Can you please help me with this simple "Hello world!" for Cloud Natural Language with Google Colab?

My hunch is that I need to create a service account and somehow provide that key file to Colab, like this SO answer. If so, can you hold my hand a little more and tell me how I would implement that in Colab (vs. running locally)? I am new to Colab.


Solution

  • This appears to have worked:

    Start by creating a service account, generating a key file, and saving the JSON file locally. https://console.cloud.google.com/iam-admin/serviceaccounts (I would still love to know which, if any roles I should select in the service account generation: "Grant this service account access to project")

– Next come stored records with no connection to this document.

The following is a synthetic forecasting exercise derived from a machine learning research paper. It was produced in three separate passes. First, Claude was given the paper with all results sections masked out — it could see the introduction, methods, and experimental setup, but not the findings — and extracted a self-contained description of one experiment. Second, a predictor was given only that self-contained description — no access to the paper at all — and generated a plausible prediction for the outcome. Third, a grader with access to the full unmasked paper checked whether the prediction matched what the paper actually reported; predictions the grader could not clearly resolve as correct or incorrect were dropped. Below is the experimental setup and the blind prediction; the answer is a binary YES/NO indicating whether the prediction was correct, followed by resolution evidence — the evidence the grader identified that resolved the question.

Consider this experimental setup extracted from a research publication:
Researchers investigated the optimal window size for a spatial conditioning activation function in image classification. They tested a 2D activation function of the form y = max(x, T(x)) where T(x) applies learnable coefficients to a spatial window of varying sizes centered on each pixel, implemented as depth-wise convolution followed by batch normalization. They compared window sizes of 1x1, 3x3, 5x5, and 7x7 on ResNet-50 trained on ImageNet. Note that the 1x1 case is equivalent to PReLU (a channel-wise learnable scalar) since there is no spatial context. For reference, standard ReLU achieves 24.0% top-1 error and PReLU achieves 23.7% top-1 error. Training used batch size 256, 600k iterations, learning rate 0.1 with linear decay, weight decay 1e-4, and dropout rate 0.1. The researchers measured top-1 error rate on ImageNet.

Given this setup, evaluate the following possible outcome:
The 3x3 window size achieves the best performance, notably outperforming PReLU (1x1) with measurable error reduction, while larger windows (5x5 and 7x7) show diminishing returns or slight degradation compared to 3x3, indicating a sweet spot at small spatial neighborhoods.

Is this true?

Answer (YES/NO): YES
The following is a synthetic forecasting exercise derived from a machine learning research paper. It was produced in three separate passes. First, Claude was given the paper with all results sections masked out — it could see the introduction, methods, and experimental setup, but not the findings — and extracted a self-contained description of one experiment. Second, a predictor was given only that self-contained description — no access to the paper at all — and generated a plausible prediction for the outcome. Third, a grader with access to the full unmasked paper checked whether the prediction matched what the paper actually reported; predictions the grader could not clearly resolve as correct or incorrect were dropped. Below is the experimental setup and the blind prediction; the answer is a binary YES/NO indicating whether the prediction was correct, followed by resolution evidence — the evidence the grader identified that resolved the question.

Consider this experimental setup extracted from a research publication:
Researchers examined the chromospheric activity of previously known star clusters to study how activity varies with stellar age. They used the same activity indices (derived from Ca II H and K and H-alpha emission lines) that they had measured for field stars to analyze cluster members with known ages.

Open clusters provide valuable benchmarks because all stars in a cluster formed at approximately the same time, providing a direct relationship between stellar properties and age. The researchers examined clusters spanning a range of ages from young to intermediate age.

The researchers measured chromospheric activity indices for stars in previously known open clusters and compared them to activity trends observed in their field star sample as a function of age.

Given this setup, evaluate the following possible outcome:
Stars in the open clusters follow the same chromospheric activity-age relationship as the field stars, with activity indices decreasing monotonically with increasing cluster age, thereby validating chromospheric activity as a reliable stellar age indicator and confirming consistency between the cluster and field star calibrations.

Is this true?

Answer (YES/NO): NO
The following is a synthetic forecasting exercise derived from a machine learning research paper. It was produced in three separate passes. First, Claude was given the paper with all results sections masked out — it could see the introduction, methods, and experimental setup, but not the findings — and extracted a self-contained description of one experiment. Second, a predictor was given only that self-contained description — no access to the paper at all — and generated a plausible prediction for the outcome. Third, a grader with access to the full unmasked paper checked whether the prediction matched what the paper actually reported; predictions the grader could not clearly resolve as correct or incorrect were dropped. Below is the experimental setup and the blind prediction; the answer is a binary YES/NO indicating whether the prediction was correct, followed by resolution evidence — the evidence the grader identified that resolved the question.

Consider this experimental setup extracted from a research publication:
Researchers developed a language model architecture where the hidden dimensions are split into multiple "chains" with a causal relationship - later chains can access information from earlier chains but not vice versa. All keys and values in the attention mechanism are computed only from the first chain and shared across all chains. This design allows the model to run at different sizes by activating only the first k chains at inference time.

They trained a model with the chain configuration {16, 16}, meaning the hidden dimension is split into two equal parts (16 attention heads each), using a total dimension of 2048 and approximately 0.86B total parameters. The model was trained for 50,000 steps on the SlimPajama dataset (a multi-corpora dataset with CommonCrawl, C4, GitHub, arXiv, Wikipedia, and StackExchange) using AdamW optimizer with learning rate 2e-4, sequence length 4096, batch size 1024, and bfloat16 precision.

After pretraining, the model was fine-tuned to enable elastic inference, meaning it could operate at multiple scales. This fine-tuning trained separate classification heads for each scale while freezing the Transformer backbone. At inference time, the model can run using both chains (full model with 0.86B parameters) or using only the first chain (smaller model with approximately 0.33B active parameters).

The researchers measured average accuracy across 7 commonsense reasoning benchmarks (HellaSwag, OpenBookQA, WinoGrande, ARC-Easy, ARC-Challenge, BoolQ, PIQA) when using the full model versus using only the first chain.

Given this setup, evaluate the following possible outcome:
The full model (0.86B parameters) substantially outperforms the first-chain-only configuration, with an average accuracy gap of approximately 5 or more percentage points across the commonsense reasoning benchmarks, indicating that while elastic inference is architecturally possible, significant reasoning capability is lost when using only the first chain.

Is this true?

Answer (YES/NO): NO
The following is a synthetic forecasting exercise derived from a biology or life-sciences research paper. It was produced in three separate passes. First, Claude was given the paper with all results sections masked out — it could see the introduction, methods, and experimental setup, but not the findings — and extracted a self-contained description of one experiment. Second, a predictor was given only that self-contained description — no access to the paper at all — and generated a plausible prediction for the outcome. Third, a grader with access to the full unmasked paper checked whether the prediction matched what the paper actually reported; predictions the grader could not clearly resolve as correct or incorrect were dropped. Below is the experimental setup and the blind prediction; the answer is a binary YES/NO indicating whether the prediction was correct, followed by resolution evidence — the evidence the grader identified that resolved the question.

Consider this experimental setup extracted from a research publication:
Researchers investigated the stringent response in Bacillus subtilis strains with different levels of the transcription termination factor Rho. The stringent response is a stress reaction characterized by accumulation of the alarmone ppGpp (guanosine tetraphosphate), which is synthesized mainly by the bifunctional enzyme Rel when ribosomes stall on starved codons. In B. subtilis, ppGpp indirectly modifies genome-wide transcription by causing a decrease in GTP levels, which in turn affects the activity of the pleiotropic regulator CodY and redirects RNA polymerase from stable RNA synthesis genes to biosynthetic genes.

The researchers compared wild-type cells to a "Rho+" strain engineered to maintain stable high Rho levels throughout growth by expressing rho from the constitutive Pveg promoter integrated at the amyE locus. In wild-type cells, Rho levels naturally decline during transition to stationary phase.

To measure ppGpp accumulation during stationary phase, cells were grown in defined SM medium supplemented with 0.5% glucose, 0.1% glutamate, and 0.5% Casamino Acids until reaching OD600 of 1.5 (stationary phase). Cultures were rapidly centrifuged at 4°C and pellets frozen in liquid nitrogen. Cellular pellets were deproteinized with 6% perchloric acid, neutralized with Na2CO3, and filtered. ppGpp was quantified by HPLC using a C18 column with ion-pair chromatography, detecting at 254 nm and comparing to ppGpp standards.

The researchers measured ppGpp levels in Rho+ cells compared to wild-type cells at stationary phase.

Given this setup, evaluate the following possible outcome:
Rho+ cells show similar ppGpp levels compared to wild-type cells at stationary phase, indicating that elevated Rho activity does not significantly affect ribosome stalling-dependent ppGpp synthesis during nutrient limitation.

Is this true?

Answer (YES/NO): NO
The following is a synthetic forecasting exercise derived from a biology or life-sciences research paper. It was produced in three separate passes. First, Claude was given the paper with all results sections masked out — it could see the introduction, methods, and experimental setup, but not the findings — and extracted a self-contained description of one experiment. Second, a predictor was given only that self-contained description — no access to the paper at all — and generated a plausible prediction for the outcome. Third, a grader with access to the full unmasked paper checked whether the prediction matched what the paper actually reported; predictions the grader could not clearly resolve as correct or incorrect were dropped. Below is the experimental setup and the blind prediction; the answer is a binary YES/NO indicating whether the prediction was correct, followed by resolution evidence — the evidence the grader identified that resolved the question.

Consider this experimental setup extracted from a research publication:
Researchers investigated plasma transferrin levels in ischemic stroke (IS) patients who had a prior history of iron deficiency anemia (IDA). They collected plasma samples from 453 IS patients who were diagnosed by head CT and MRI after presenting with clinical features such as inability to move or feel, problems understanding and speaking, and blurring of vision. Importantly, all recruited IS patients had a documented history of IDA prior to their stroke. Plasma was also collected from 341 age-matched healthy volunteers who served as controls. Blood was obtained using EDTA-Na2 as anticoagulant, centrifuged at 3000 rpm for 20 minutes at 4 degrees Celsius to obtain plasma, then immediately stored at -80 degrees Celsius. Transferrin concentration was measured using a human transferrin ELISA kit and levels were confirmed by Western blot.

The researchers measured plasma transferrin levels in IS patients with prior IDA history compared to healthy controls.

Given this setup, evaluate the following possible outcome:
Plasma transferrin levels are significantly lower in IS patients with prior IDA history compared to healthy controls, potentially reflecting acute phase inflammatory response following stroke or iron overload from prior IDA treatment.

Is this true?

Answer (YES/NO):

    Cell 1: Upload a json file with my service account keys

    from google.colab import files
    uploaded = files.upload()
    

    Cell 2:

    from google.oauth2 import service_account
    from google.cloud import language_v1
    
    client = language_v1.LanguageServiceClient.from_service_account_json("my-super-important-gcp-key-file.json")
    

    Cell 3:

    text_content = 'Grapes are good. Bananas are bad.'
    type_ = language_v1.types.Document.Type.PLAIN_TEXT
    language = "en"
    document = {"content": text_content, "type": type_, "language": language}
    encoding_type = "UTF8"
    response = client.analyze_entity_sentiment( document = document, encoding_type = encoding_type )
    response
    

    Here is the output:

    entities {
      name: "Grapes"
      type: OTHER
      salience: 0.8335162997245789
      mentions {
        text {
          content: "Grapes"
        }
        type: COMMON
        sentiment {
          magnitude: 0.800000011920929
          score: 0.800000011920929
        }
      }
      sentiment {
        magnitude: 0.800000011920929
        score: 0.800000011920929
      }
    }
    entities {
      name: "Bananas"
      type: OTHER
      salience: 0.16648370027542114
      mentions {
        text {
          content: "Bananas"
          begin_offset: 17
        }
        type: COMMON
        sentiment {
          magnitude: 0.699999988079071
          score: -0.699999988079071
        }
      }
      sentiment {
        magnitude: 0.699999988079071
        score: -0.699999988079071
      }
    }
    language: "en"
    

    I am certain that I have just violated all sorts of security protocols. So, please, I welcome any advice for how I should improve this process.